- Source passage:

As part of Mobility Package, the European Parliament and the Council adopted Regulation (EU) 2020/1054 of 15 July 2020 amending Regulation (EC) No 561/2006 as regards minimum requirements on maximum daily and weekly driving times, minimum breaks and daily and weekly rest periods and Regulation (EU) No 165/2014 as regards positioning by means of tachographs (hereinafter – Regulation). This Regulation is applied from 21 September 2020.

New rules for weekly rest periods of posted workers in road transport

It was established that regular weekly rest periods and any weekly rest period of more than 45 hours taken in compensation for previous reduced weekly rest periods shall not be taken in a vehicle. They shall be taken in suitable gender-friendly accommodation with adequate sleeping and sanitary facilities. Any costs for accommodation outside the vehicle shall be covered by the employer. Furthermore, the new Regulation is applied from 21 September 2020 and there was no period for implementation of the new rules provided.

- Required action 1:
For the passage on rest rules in road transport, decide whether each statement agrees with it: (a) the Regulation applies from 21 September 2020; (b) regular weekly rest periods may be taken in a vehicle; (c) the driver pays for accommodation outside the vehicle. Answer yes or no for each and quote the deciding words.
- Required action 2:
Quote the passage on rest rules in road transport from "New rules for" to "new rules provided.".

- Data block:
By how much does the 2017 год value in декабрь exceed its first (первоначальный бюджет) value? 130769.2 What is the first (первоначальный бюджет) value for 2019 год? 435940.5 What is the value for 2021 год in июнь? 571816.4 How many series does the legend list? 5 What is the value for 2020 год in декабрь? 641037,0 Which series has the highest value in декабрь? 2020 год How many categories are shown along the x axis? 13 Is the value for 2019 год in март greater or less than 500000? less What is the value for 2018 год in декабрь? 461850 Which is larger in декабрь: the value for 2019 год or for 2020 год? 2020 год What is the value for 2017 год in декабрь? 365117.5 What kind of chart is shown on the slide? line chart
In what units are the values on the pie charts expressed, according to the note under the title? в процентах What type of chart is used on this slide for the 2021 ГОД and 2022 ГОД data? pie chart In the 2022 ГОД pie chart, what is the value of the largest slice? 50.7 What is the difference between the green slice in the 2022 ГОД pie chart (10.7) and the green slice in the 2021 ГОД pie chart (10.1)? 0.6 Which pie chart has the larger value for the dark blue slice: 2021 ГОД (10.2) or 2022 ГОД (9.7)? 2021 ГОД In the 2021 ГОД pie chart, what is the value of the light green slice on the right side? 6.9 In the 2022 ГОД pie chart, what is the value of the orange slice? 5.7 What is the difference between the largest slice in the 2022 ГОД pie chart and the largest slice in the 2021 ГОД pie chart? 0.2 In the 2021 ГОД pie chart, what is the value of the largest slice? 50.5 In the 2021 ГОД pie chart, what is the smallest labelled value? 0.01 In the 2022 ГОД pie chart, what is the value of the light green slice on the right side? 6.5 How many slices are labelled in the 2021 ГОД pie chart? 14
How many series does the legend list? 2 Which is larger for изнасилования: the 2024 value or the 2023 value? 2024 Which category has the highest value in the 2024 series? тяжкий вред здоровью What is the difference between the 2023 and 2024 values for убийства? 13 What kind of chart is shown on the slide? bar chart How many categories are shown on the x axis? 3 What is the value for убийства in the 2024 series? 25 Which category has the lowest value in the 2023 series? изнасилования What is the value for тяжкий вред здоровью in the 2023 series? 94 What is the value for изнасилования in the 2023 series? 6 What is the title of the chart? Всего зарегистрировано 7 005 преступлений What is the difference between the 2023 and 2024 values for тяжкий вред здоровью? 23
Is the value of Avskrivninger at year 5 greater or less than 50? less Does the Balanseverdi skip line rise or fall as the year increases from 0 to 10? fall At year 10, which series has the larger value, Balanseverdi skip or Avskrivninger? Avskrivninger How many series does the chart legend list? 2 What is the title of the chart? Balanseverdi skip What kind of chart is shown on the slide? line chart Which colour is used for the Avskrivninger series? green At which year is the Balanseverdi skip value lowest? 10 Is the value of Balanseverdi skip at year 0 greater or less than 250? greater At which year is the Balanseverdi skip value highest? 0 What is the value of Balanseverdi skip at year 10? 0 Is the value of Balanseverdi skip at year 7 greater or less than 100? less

- Your response 1:
(a) Yes: "This Regulation is applied from 21 September 2020."
(b) No: "regular weekly rest periods and any weekly rest period of more than 45 hours taken in compensation for previous reduced weekly rest periods shall not be taken in a vehicle"
(c) No: "Any costs for accommodation outside the vehicle shall be covered by the employer."

- Your response 2:
New rules for weekly rest periods of posted workers in road transport

It was established that regular weekly rest periods and any weekly rest period of more than 45 hours taken in compensation for previous reduced weekly rest periods shall not be taken in a vehicle. They shall be taken in suitable gender-friendly accommodation with adequate sleeping and sanitary facilities. Any costs for accommodation outside the vehicle shall be covered by the employer. Furthermore, the new Regulation is applied from 21 September 2020 and there was no period for implementation of the new rules provided.